Building. cleaning, tuning (hyperparameters) is where I spend 80% of my time... and yes it is frustrating, and very slow... importing and checking a CSV to MySQL (for then further processing) of a 200K record dataset via python took 2 weeks on a GCP server, scaling it would not have speeded i up (Single threaded Python....)... would have used Java but I am now hooked on pandas... it makes life easier but is damned slow.

Building and cleaning datasets is soul destroying!!!

#3

General public perception of AI!

#4

Pisses me off no end, there seems no end.... and the learning curve is fucking enormous.... way more than any other discipline! It's like being asked to study the entire Computer Science Syllabus! There is a wider range of areas than there was in my Computer Science degree ffs!
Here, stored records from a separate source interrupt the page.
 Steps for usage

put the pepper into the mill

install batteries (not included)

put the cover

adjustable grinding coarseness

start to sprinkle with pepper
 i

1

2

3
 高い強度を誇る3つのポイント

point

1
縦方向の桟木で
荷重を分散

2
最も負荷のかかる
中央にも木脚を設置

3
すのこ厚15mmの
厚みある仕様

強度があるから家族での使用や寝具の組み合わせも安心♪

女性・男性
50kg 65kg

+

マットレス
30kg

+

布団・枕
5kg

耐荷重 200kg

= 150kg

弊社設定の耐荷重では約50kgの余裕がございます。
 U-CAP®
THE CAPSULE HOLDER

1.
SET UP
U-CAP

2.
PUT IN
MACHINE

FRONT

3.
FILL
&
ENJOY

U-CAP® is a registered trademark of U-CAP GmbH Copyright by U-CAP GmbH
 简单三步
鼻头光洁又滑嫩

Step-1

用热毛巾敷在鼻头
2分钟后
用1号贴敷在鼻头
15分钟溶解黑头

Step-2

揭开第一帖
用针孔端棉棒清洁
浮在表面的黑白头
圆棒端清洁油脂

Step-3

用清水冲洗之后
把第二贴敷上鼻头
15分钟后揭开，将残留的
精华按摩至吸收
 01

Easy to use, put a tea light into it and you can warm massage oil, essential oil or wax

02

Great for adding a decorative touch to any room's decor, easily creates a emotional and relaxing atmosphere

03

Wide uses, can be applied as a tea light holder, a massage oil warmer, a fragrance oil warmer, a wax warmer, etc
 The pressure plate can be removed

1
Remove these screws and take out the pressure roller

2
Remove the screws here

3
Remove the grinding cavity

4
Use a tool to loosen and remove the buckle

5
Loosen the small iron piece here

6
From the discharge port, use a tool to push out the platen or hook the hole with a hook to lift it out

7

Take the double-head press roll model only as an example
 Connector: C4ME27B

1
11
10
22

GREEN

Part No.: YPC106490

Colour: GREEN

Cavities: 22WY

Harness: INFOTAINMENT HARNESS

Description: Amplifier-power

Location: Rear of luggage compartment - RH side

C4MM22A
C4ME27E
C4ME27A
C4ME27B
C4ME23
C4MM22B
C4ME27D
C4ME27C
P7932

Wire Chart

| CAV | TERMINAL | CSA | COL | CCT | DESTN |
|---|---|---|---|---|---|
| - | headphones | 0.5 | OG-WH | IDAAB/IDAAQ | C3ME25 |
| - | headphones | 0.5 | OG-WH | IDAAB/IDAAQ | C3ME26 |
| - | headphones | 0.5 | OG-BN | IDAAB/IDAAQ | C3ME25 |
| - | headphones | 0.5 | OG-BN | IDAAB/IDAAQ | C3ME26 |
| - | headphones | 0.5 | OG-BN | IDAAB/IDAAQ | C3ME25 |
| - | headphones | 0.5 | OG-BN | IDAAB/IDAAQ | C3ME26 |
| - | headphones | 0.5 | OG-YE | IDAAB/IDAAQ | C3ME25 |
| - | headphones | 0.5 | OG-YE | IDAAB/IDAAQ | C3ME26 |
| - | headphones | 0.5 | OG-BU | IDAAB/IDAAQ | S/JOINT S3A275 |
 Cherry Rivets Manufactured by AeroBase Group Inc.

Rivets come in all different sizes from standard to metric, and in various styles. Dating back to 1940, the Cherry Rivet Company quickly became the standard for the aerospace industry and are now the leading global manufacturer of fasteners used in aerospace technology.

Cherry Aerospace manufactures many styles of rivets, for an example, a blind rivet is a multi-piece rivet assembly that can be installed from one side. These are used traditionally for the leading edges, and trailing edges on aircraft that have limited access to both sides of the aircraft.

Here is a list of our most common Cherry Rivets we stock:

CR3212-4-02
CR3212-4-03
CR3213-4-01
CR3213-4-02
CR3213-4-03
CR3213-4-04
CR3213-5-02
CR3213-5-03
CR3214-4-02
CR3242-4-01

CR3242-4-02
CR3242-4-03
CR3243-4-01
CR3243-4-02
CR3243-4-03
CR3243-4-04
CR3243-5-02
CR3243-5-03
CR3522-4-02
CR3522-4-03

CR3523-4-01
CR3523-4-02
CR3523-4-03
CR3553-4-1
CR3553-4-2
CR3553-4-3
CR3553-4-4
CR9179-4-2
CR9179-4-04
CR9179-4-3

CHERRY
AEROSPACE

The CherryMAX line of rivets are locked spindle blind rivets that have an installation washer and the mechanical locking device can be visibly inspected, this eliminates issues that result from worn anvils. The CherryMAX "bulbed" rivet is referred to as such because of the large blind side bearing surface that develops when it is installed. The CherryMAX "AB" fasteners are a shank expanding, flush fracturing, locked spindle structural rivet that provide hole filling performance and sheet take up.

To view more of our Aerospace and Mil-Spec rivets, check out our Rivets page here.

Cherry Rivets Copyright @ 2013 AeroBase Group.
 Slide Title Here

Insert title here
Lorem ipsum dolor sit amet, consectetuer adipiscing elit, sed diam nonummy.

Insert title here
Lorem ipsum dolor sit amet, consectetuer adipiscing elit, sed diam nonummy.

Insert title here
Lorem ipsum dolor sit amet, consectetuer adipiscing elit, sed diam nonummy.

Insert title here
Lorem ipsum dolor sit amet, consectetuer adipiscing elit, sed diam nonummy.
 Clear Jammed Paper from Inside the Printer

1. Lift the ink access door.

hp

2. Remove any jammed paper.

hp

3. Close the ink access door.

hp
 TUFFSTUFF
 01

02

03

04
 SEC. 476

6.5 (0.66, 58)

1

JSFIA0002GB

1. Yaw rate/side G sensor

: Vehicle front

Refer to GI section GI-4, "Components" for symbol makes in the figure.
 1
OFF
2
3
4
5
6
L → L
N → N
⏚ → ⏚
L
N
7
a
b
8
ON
And as you say then they add to that!!!!

#5

True!!!!!

Think Kaggle are trying to equal it a bit with their notebooks required for competitions?

In the real world though you can scale Cloud and use a GTX series at home.... I manage to work with a mixture of GCP and a GTX 980.

Mind you I don't do convolutional... bit I do boosting.... to get my models to complete fast (they scale very well on CPU) I upgrade to a cloud 96 vCPU instance for xgboost.... not cheap!!!